| ТЕКСТ ДЛЯ ИЗУЧЕНИЯ |
····················
Перейти к основному содержанию

Царство от мира сего

О подчинении московского православия деспотической светской истории власти
16 ноября, 11:56
ЗНАМЕНИТАЯ КАРТИНА СУРИКОВА «БОЯРЫНЯ МОРОЗОВА». ТУТ ПОРАЗИТЕЛЬНО ПЕРЕДАН ДУХ ВРЕМЕНИ — И ГОНЕНИЯ ЗА ВЕРУ, И ДУХОВНАЯ СТОЙКОСТЬ, И ПОЗОРНАЯ РОЛЬ МОСКОВСКОЙ ЦЕРКВИ, УЖЕ ТОГДА СТАВШЕЙ СЛУЖАНКОЙ СВЕТСКОЙ ВЛАСТИ / ФОТО С САЙТА GALLERY-ALLART.DO.AM

История московского (восточного «византийского») православия как по своей внутренней сути, так и во внешних своих формах — это прежде всего трагедия. Трагедия духовных поисков, взлетов непокорной, протестующей мысли. И в то же время трагедия подчинения. Трагедия раболепия и капитуляции. Трагедия соучастия в тирании. Трагедия «духовных пастырей» народа, забывших и презревших слова того, кто учил: «Царствие Мое не от мира сего», и пожелавших ядовитых благ мирской власти в обмен на пресмыкательство перед ней, на разделение с ней общих грехов.

Но еще важнее другое. Учитывая ту роль, которую играл в истории Украины (и играет в наши дни) московский патриарший престол и высшая иерархия правящего духовенства, приближенного к этому престолу (а это — роль духовного, а затем и политического «растворителя», по сути, поглотителя всего украинского), никак нельзя считать драматическую историю Московской православной церкви и ее морально-политического «грехопадения» темой, которая не должна волновать украинцев. Как раз наоборот. Тут очень многое касается нас, причем самым непосредственным образом. Столетия насилия (как духовно-религиозного, когда наш родной язык «каленым железом» изгонялся из духовных учебных заведений и из религиозных книг, проводилась систематическая и неумолимая русификация, так и физического, репрессивного) подтверждают это со страшной наглядностью.
····················
| ИСХОДНЫЕ ЗАПИСИ |
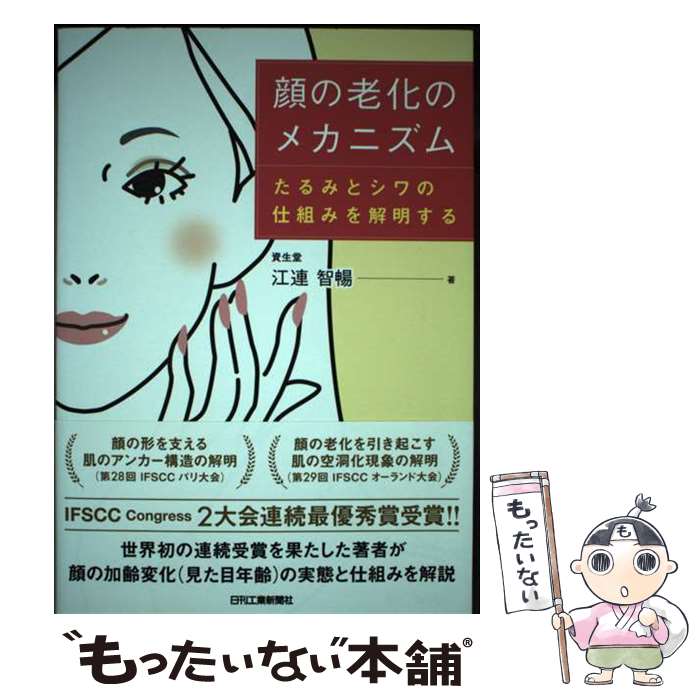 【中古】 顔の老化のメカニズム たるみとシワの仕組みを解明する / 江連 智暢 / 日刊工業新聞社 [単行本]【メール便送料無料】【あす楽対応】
····················
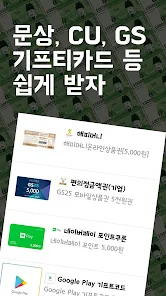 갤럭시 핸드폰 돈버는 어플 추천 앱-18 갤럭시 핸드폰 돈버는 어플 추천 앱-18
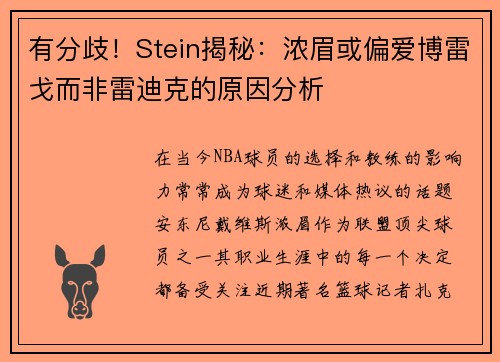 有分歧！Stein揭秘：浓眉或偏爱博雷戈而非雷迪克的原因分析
····················
| СПИСОК ЗАДАНИЙ |
**A)** Повторите из текста о московском православии фрагмент от «Но еще важнее» до «со страшной наглядностью.».
**B)** Какие слова учителя, по тексту о московском православии, забыли и презрели «духовные пастыри» народа?
Эти записи взяты из другого источника.

| ОТВЕТЫ |
**A)**
Но еще важнее другое. Учитывая ту роль, которую играл в истории Украины (и играет в наши дни) московский патриарший престол и высшая иерархия правящего духовенства, приближенного к этому престолу (а это — роль духовного, а затем и политического «растворителя», по сути, поглотителя всего украинского), никак нельзя считать драматическую историю Московской православной церкви и ее морально-политического «грехопадения» темой, которая не должна волновать украинцев. Как раз наоборот. Тут очень многое касается нас, причем самым непосредственным образом. Столетия насилия (как духовно-религиозного, когда наш родной язык «каленым железом» изгонялся из духовных учебных заведений и из религиозных книг, проводилась систематическая и неумолимая русификация, так и физического, репрессивного) подтверждают это со страшной наглядностью.

**B)** «Царствие Мое не от мира сего».